> INSTRUCTIONS TO FOLLOW
Copy word for word the lines in the records below, starting at the line with "Extreme orange with" and ending at the line with "Beaver Canoe Day Back Pack Roots Canada". Skip the pictures.

> EXERCISE INPUT
BEGIN

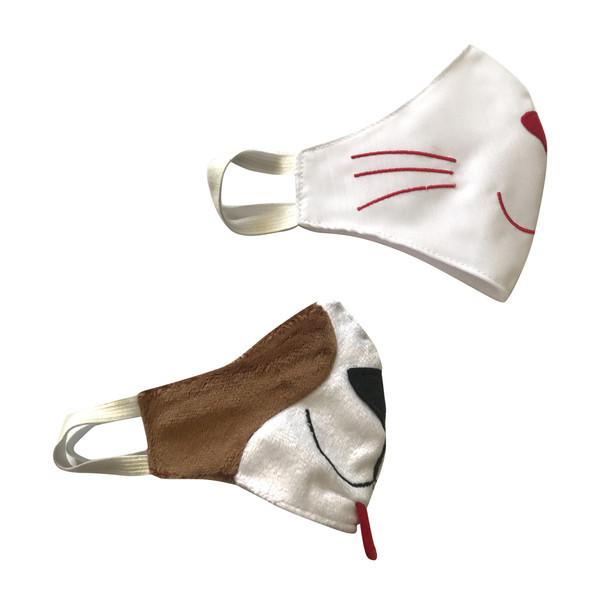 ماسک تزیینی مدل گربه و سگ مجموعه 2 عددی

END
BEGIN

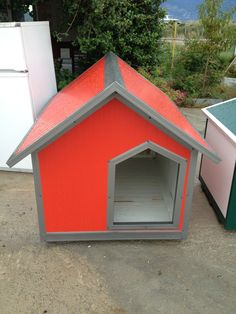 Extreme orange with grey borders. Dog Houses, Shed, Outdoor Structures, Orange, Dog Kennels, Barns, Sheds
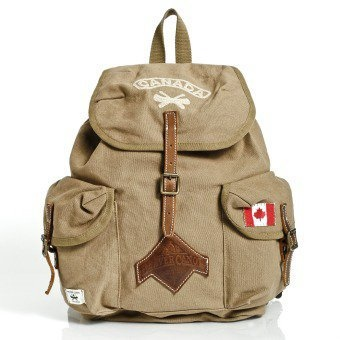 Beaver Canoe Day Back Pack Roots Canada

END

> WRITTEN ANSWER
 Extreme orange with grey borders. Dog Houses, Shed, Outdoor Structures, Orange, Dog Kennels, Barns, Sheds
 Beaver Canoe Day Back Pack Roots Canada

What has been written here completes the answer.